→ Selected excerpt
Documents are signed, the ink is dry, and the site has been finalized for the Aiken County Public School District’s new Career and Technology Center to be built on the campus of Aiken Technical College.
Dr. Forest Mahan, President of Aiken Tech, Joe Lewis, Chairman of the Aiken County Commission for Technical and Comprehensive Education, Cam Nuessle, Chairman of the Aiken County Board of Education, and District Superintendent, King Laurence signed the memorandum of understanding on Friday.
The MOU formalized the long-discussed plan to build the CTC on the campus. The new center will be between 90,000 and 100,000 square feet and will be built where Aiken Tech has demolished the aging 500 and 600 buildings.
“Actually, seeing those 1970’s era buildings come down, being here for the ceremony and actually signing the MOU. It just really makes it real. And we’re able to see the progress,” Laurence said.

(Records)
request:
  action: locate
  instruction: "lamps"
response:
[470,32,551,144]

→ Problems
• 1. According to the news item about the Aiken County Career and Technology Center, how large will the new center be?
• 2. Write the next few sentences of the news item about the Aiken County Career and Technology Center, picking up after Laurence's quote.

→ Answers to each task
• 1. The new center will be between 90,000 and 100,000 square feet.

• 2.
Gary Bunker, Chairman of Aiken County Council, said replacing the CTC, which was built in the 1960’s, is long overdue. Putting it on the Aiken Tech campus is the right choice, allowing more opportunities for dual enrollment for high school students.
“And from the workforce development perspective, these synergies can be very substantial,” he said. “These represent real-world skills, real-world applications, and real-world jobs in our environment today, where thousands of positions in the Aiken County economy remain unfilled. These programs have a direct and measurable economic impact. And by no means, let us not forget the benefits to the students with so many critical skills lacking across not only the county, but the nation at large.”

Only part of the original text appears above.